L’employeur doit remettre au salarié son contrat de travail afin d’officialiser leur engagement. L’absence de remise du contrat de travail ou une remise tardive peuvent en effet avoir des conséquences financières que nous allons aborder dans cet article.
Moyen de transmission du contrat de travail
Bien que les textes ne précisent pas le mode de transmission du contrat de travail, il est préférable de remettre celui-ci en mains propres en raison du temps que prendrait un envoi par courrier, même en livraison expresse. Les délais ont en effet une incidence.

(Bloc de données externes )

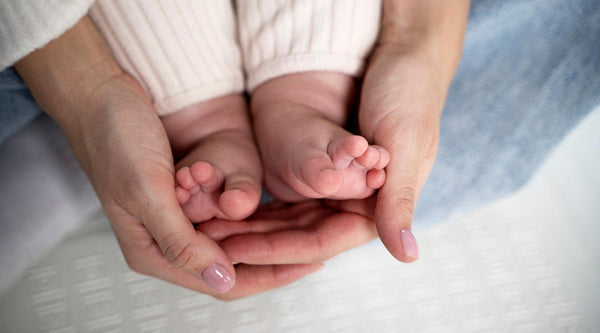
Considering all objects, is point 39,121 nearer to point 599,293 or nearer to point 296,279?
point 296,279

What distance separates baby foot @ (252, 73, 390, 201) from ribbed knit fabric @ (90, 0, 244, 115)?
0.31 ft

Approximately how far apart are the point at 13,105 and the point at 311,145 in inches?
20.7

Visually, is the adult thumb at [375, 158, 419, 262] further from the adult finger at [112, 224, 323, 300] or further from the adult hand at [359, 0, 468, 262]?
the adult finger at [112, 224, 323, 300]

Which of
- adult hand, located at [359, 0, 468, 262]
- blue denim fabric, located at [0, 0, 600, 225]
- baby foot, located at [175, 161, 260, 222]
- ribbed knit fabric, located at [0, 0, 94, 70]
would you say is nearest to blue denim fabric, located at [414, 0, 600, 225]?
blue denim fabric, located at [0, 0, 600, 225]

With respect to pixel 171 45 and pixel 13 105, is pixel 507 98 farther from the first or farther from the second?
pixel 13 105

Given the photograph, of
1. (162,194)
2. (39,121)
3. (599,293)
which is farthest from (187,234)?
(599,293)

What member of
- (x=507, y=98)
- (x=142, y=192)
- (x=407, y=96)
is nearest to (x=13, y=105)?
(x=142, y=192)

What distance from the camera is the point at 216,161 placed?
65 centimetres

Délais de transmission du contrat de travail
Le Code du travail prévoit que le contrat de travail soit transmis par l’employeur au salarié au plus tard dans les 2 jours ouvrables (c’est-à-dire tous les jours de la semaine sauf le jour de repos hebdomadaire, en général le dimanche) suivant l’embauche. Le jour de l’embauche n’est pas compté dans ces 2 jours.

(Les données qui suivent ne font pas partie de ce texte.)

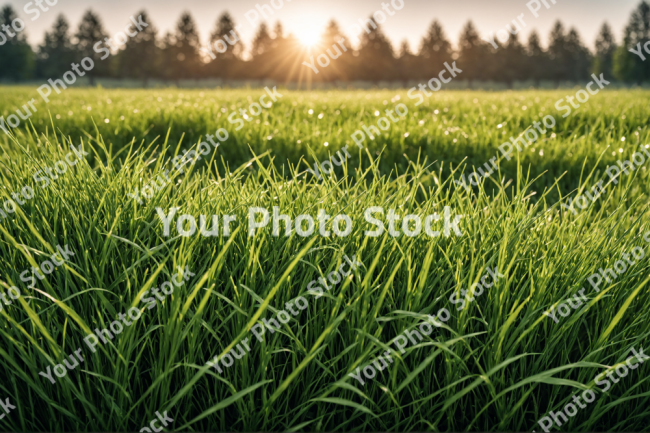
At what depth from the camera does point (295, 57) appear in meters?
62.1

Exemple : si un salarié est embauché le 3 avril, l’employeur doit lui transmettre le contrat au plus tard dans la journée du 5 avril.
Conséquences du non-respect des délais
Une transmission après les 2 jours ouvrables suivant l’embauche ouvre droit, pour le salarié, au paiement d’une indemnité par l’employeur, laquelle ne peut pas dépasser 1 mois de salaire. Le salarié qui souhaite obtenir cette indemnité peut aller devant le conseil des prud’hommes pour en faire la demande. De plus, le Code du travail prévoit une amende de 3 750 € pour l’employeur qui ne respecte pas le délai de remise du contrat.
Par ailleurs, si le contrat conclu est à temps partiel, l’employeur risque, en l’absence de remise ou de remise tardive, une requalification du temps partiel en temps plein si le salarié en fait la demande au conseil des prud’hommes. Cette requalification est coûteuse, l’employeur pouvant être condamné à verser au salarié un rappel de salaire sur la base d’un temps plein !
Risques de travail dissimulé
Même si le salarié accepte le fait que le contrat ne lui soit pas remis, l’employeur n’est pas exempt de poursuites. Les agents habilités à lutter contre le travail illégal, comme l’inspecteur du travail, peuvent remarquer lors d’un contrôle dans l’entreprise que le salarié ne détient pas de contrat de travail et constater le travail dissimulé lorsque l’employeur n’a pas voulu déclarer le salarié. Les sanctions du travail dissimulé sont lourdes. Les peines prévues pour l’employeur sont celles du travail illégal :
- une peine d’emprisonnement pouvant aller jusqu’à 3 ans et 45 000 € d’amende ;
- la suppression des aides publiques (exonérations de charges sociales ou des aides attachées au contrat d’apprentissage, par exemple), pendant 5 ans maximum ;
- le remboursement des aides publiques déjà perçues sur les 12 derniers mois ;
- une exclusion des contrats publics pendant 6 mois maximum ;
- une fermeture administrative temporaire pouvant aller jusqu’à 3 mois engagée par le préfet (ou le préfet de police à Paris) ; le matériel professionnel peut également être saisi.
Dans le cadre d’une infraction de travail dissimulé, l’URSSAF n’est pas tenue d’établir l’intention frauduleuse de l’employeur pour procéder à un redressement (Cass. 2e civ., 9 juillet 2020, n° 19-11.860).